(Tasks and exercises)
a. Name every link setup that the text on server links says can be used instead of a single link to each server.
b. In the text on server links, copy out word for word the passage that begins at the words "- Is the bandwidth" and ends after the words "use faster links.".

(Text section)
+++++

From the diagram, you've got a single link to each server. Of course, you can also use LACP LAG, static LAG, or multiple L3 links (with any kind of load balancing that your installation supports). L3 multilinks provide more options on load balancing but are harder to fail over.
- Is the bandwidth in the aggregated link full used? So if I have two 10 Gbps links do I get 20 Gbps full used by the server? Or the link between the server and the leaf is active-passive so we use only 10 Gbps even if we have two cables?
That depends on whether you've got redundant links or aggregated links to the servers. That depends on the hardware, software and the setup.
Redundancy holds a spare in case the active link fails (active-passive), aggregation uses both links (active-active). As Ron has already pointed out, each flow to/from the server (or across the spine for that matter) can only use a single link's bandwidth. Multiple flows might utilize all links - if the load balancing/traffic distibution matches the workload. If you need more bandwidth in a flow you need to use faster links.
With LACP aggregating multiple links, a single flow will only use a single link, but you can use the full channel bandwidth in aggregate. That means that you can have multiple flows, and each flow can only use one of the links, but all the links could be used with multiple flows. There is a hashing algorithm that determines which flow uses which link of the channel.
You do not want to split a single flow across multiple links because that with result in dropped packets and out of order packet delivery, which could result in degraded performance. Connection-oriented protocols can handle something like that, but it burdens the protocol to request missing packets, and to reorder packets. Connectionless protocols cannot handle that, and it will absolutely kill real-time protocols.
In the event of a link failure, the algorithm will move any flows using the failed link to the remaining links. This happens very rapidly.

+++++

(Data excerpt)
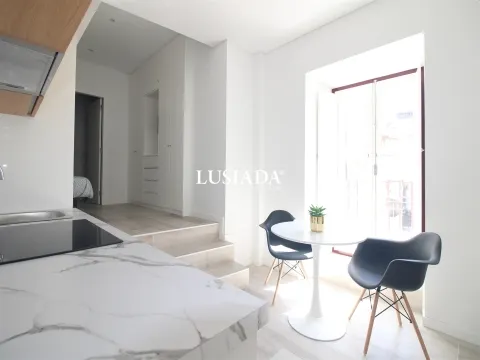 Apartamento T0 na zona da Baixa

+++++

(Solved tasks)
a.
- LACP LAG
- static LAG
- multiple L3 links

b.
- Is the bandwidth in the aggregated link full used? So if I have two 10 Gbps links do I get 20 Gbps full used by the server? Or the link between the server and the leaf is active-passive so we use only 10 Gbps even if we have two cables?
That depends on whether you've got redundant links or aggregated links to the servers. That depends on the hardware, software and the setup.
Redundancy holds a spare in case the active link fails (active-passive), aggregation uses both links (active-active). As Ron has already pointed out, each flow to/from the server (or across the spine for that matter) can only use a single link's bandwidth. Multiple flows might utilize all links - if the load balancing/traffic distibution matches the workload. If you need more bandwidth in a flow you need to use faster links.